UMA HISTÓRIA DE NATAL, ACONTECIDA

Quando chega o Natal recordo sempre – e peço desculpa do tom pessoal desta abertura – uma história, que parece de Saint-Éxupery, mas de que fui autor involuntário.

Há muitos anos. A editora pretendia ilustrações para um livrinho meu sobre o Natal. Enviei uns esboços para inspiração do artista lá de casa… e imprimiram os esboços! Imagens simples, tradicionais, mais uma, esquisita, a sugerir o Natal no nosso tempo: o Menino enfaixado, dormindo na pobre manjedoura, rodeado de ovelhas; uns arranha-céus lá ao fundo; e um homem aproximando-se, cansado, com um pesado saco às costas: o peso da atribulada vida moderna – e, afinal, talvez de todos os tempos.

Quem mais vezes o «leu», foi uma menina que ainda nem sabia ler: percorria as figuras, uma vez e outra. – «Mãe! O Menino está sozinho, no meio de bichos e perto de um homem com um saco!»

Bem tentou a mãe sossegá-la. Em vão. Desenhou então ela, a lápis, uma Nossa Senhora a proteger o Menino. E bem desenhada, por sinal. – Não!, tinha de ser a tinta! (Como é que uma Nossa Senhora que se pode apagar podia defender o Menino daqueles perigos?)
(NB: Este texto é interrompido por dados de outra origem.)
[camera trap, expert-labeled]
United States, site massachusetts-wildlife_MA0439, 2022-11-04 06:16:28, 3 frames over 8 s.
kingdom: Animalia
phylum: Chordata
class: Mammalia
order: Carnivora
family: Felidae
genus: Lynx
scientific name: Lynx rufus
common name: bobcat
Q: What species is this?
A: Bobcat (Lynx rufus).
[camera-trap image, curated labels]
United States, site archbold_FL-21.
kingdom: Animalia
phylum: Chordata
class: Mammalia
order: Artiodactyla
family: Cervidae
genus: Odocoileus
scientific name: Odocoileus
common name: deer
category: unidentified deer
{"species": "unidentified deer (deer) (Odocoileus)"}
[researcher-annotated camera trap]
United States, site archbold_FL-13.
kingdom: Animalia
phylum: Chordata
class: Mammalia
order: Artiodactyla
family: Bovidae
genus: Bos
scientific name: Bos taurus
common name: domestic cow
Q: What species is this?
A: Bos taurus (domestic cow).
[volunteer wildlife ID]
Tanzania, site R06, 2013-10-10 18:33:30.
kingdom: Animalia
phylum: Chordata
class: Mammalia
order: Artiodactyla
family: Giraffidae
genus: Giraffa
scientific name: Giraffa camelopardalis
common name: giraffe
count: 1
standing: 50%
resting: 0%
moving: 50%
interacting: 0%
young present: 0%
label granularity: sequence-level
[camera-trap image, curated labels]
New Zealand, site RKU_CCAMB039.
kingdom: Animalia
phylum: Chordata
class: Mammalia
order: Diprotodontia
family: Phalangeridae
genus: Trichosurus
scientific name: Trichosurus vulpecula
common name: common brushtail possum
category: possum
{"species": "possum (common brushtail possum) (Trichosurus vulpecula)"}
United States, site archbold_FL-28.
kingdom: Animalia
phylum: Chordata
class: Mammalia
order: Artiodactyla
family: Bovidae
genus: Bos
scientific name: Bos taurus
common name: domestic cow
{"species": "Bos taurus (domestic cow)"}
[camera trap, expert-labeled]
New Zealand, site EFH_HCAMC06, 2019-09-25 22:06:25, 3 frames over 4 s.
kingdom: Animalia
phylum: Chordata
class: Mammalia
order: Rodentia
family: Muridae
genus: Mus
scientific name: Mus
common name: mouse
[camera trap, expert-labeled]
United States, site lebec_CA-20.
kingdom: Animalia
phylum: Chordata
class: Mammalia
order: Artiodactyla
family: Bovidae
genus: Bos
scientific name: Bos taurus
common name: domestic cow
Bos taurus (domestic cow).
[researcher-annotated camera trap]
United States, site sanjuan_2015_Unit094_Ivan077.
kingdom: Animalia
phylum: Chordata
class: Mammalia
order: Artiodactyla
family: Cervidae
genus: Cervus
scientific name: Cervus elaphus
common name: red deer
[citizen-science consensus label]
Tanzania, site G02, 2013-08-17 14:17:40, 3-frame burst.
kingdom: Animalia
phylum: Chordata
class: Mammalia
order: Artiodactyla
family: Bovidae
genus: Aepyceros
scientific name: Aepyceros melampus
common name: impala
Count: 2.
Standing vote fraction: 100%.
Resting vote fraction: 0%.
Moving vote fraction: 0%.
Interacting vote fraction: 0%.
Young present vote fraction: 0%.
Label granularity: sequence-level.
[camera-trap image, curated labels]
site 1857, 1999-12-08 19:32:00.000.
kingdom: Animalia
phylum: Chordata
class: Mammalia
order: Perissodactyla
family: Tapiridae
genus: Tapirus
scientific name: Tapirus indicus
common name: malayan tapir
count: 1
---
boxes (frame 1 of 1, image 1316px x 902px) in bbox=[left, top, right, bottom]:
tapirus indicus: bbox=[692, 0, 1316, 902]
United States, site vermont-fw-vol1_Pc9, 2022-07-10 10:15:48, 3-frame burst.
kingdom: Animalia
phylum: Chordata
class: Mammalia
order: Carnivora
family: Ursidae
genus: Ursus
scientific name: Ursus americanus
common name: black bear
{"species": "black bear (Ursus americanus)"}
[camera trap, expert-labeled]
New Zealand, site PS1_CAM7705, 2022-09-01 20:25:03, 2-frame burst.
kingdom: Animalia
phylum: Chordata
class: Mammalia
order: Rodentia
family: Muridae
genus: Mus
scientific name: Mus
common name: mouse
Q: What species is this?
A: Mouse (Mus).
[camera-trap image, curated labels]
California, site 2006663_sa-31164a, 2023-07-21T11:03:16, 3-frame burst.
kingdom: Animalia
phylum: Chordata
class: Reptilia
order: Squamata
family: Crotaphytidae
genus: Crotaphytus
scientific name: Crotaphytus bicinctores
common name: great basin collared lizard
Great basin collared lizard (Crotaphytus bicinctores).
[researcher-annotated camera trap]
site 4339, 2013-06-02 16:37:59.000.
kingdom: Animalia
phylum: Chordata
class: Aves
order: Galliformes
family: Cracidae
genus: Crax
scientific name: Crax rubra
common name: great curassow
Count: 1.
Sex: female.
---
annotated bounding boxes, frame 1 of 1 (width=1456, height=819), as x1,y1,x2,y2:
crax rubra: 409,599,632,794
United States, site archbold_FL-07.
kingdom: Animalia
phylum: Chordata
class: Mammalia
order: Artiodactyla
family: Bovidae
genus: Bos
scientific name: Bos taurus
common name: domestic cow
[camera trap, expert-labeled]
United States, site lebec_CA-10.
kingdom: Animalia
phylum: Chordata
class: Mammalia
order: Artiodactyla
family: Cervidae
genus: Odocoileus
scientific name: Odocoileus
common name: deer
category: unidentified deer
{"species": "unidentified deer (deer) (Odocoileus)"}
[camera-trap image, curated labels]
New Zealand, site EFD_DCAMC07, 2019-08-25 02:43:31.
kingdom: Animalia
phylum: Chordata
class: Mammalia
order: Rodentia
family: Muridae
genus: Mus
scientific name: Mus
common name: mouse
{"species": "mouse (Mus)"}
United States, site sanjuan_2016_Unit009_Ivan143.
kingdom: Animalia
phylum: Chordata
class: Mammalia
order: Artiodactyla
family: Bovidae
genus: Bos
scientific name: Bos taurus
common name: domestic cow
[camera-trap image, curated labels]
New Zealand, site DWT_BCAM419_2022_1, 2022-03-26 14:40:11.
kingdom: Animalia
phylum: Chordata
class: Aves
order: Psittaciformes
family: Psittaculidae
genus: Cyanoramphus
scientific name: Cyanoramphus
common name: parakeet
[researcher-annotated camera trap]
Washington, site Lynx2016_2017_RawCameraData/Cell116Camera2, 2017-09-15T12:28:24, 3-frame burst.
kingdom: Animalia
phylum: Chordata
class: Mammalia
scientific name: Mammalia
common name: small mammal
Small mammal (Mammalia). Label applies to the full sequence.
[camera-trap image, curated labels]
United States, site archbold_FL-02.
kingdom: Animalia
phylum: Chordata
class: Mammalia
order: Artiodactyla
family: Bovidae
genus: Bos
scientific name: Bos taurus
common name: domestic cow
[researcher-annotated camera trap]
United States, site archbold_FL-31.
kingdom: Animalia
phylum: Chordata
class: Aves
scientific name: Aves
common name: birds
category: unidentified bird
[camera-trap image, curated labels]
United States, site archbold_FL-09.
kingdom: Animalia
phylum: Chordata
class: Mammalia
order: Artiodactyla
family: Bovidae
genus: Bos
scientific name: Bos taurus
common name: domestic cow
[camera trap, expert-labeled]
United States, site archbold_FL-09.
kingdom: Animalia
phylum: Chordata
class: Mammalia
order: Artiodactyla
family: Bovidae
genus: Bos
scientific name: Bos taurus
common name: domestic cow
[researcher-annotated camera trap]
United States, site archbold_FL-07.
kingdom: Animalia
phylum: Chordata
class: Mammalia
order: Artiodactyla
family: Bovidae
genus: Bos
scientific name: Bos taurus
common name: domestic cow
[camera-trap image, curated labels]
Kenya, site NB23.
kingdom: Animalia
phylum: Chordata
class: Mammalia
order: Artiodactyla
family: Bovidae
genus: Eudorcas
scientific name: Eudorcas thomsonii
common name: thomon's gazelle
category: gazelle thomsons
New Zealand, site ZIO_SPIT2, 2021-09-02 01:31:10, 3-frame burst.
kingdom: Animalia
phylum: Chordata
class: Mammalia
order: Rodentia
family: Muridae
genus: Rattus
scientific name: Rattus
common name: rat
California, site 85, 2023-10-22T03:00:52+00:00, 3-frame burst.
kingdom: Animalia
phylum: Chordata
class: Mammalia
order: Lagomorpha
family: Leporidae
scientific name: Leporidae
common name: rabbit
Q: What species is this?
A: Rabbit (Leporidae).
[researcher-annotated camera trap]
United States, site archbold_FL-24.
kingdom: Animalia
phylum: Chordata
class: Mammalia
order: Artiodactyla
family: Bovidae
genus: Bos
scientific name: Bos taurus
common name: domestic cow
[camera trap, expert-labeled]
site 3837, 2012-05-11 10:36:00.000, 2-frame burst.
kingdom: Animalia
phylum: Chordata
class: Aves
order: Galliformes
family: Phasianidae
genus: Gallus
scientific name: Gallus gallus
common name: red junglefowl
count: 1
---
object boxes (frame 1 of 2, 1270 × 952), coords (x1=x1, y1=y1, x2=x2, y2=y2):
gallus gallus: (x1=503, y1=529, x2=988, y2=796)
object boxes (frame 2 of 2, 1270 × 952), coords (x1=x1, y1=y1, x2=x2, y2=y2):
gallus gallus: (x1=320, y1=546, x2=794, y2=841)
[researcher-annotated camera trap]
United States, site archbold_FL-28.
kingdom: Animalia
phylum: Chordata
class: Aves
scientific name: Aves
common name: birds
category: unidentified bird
Lá tive eu de acrescentar, a nanquim, a Santa Mãe de Deus, e fiz mais: desenhei a menina, ajoelhada, a adorar o Menino Jesus. Ai, que alegria a dela! Só que a mana inseparável também queria lá estar; e então combinaram: umas vezes era ela, outras vezes a mana.

Há no episódio uma interessante mensagem: a importância que devemos dar aos nossos sentimentos e como jogar com eles devidamente. Na verdade, a inteligência depende deles mais do que nos apercebemos. Há sentimentos errados e sentimentos certos: alegrar-me com o mal dos outros, ser indiferente para com alguém, rezar com aborrecimento e só para «cumprir», irritar-me quando me aconselham bem, guardar rancores contra quem me incomodou, sentir-me superior a quem teve menos condições de cultura ou educação, etc.; ou os sentimentos contrários de pena, amor, gratidão, confiança, apreço, perdão…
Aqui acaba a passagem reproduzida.